Al_ said:
Although, if someone wanted to genetically engineer a poisonous strawberry, for example, that would be entirely possible, given the required skill and lab setup. At least with traditional foods (including old varieties produced by selective breeding) we have the assurance that comes from centuries of testing on live subjects.
Call me a "late adopter" if you like
Conventional breeding also carries risks of creating poisonous or unsafe plants. For example, in the 1960s, farmers bred a new variety of potato that created the best potato chip that anyone had ever made. Unfortunately, while selectively breeding for the ability to produce better potato chips, the farmers had also inadvertently introduced genes from wild potato plants that increase the amounts of toxic compounds in the potato (remember, the potato is in the same family as nightshade).
"Often, people frame genetically modified plants as this huge open question — a giant uncertainty, of the sort we’ve never dealt with before. There’s this idea that GM plants are uniquely at risk of producing unexpected side effects, and that we have no way of knowing what those effects would be until average consumers start getting sick, Gould told me. But neither of those things is really true. Conventional breeding, the simple act of crossing one existing plant with another, can produce all sorts of unexpected and dangerous results. One of the reasons Lenape potatoes are so infamous, I later found out, is that they played a big role in shaping how the USDA treats and tests new varieties of conventionally bred food plants today.
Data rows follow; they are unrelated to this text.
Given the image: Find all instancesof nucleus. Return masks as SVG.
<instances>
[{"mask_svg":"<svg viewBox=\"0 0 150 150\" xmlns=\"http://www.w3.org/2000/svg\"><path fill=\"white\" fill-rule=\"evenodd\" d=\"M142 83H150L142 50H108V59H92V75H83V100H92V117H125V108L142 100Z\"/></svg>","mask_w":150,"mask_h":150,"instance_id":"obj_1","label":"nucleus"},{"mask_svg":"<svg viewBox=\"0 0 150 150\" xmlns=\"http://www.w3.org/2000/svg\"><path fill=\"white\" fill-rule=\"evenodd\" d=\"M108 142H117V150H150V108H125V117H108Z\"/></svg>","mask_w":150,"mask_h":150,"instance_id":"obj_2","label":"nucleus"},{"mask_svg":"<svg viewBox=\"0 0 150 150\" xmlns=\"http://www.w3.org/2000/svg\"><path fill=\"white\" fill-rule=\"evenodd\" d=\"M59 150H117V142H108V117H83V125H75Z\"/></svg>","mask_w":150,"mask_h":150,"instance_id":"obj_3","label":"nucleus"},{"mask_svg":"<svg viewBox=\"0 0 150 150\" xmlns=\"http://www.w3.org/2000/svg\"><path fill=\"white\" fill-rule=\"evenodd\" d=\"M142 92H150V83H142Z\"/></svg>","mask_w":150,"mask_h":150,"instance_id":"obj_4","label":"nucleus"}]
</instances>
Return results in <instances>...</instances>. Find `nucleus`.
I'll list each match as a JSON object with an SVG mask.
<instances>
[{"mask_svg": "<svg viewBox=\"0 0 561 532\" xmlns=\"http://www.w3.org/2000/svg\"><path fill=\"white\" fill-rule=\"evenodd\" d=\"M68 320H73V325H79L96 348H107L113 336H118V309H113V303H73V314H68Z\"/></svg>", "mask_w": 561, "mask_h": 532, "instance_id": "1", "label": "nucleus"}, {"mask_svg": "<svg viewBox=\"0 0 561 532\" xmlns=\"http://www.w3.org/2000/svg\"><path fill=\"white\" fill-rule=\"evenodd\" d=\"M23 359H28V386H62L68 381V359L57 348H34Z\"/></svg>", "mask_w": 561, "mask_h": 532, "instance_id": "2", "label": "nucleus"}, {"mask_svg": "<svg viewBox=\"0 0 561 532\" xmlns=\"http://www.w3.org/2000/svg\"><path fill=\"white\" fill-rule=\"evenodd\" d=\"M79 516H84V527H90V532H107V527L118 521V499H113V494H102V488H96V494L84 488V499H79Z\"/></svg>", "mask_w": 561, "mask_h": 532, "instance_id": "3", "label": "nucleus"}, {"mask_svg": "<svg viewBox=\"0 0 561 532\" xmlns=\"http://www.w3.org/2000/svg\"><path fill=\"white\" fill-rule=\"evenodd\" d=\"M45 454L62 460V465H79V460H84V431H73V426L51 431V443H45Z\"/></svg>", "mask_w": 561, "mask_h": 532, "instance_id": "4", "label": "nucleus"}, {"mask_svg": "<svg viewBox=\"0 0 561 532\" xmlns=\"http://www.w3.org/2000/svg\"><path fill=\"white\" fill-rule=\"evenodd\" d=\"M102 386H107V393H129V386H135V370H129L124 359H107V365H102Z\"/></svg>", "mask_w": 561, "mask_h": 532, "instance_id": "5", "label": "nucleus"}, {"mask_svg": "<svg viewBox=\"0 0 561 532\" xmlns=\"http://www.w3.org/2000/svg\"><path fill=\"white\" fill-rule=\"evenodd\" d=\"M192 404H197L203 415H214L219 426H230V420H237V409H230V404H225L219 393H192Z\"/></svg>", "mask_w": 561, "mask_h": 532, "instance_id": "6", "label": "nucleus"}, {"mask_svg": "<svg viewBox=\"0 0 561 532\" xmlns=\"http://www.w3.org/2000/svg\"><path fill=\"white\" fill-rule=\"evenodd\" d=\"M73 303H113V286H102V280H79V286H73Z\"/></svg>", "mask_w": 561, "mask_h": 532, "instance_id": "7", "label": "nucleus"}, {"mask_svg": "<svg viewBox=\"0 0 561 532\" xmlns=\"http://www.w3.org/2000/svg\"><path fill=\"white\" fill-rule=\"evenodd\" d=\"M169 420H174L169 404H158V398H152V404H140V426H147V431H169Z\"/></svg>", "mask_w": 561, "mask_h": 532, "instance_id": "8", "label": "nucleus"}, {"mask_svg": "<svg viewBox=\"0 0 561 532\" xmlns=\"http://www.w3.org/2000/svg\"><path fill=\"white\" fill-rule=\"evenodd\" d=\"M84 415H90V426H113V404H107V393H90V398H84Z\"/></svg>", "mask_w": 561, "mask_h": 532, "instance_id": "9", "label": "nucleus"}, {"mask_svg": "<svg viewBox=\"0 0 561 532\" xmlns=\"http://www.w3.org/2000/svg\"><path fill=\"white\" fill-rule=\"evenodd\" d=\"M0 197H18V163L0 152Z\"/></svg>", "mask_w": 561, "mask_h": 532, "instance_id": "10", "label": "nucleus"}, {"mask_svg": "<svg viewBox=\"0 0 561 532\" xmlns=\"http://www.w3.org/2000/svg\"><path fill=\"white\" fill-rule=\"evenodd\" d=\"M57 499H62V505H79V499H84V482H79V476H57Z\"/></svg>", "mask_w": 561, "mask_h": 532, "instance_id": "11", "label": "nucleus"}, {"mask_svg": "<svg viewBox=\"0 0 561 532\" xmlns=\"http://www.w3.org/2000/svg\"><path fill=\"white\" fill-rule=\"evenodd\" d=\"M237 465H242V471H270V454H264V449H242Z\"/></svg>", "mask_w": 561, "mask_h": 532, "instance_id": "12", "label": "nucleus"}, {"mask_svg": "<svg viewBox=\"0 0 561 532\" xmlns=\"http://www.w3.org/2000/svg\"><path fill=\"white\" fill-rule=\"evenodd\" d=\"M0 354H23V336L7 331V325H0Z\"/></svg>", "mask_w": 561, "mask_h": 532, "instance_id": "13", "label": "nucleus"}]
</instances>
In fact, from Gould’s perspective, there’s actually a lot more risk and uncertainty with conventional breeding, than there is with genetic modification. That’s because, with GM, you’re mucking about with a single gene. There are a lot more genes in play with conventional breeding, and a lot more ways that surprising genetic interactions could come back to haunt you. “You try breeding potatoes for pest resistance, but you’re bringing in a whole chromosome from a wild potato,” he said. “We’ve found interactions between the wild genomes and the cultivated genomes that actually led to potentially poisonous chemicals in the potato.”
https://boingboing.net/2013/03/25/the-case-of-the-poison-potato.html
Of course, all varieties of GMO plants are extensively tested before they can be approved for human consumption in order to prevent situations like the Lenape potato from occurring, and long term studies of GMO crops, such as one put out by the US
National Academy of Sciences, have concluded that they are safe.
Al_ said:
IMHO, the real danger of GMO foods is not from directly eating them, but the effect that GM might have on the world ecosystem if modifications escape the farm and thrive in the wild.
Think about how introduced species have damaged ecosystems across the world, almost every continent has it's troublesome invaders.
The power of GM to make massive, designed, radical changes to a plant's genes far exceeds what is likely to occur in nature by orders of magnitude.
As an example, what if photosynthesis is made more efficient. Currently plants manage about 3% energy conversion, I have read. If GM gives us plants that manage 30%, and they escape, do they have the potential to evolve into forms that take over the grasslands and forests of the world?
Most domesticated food crops (the type being genetically engineered) would survive in the wild about as well as a domesticated house cat would survive in the African savanna (or else why would farmers have to put in so much effort to keep weeds [wild plants] for taking over their fields). Some applications would carry the risk of spreading engineered organisms into wild populations, but those applications rightly receive a lot of scrutiny.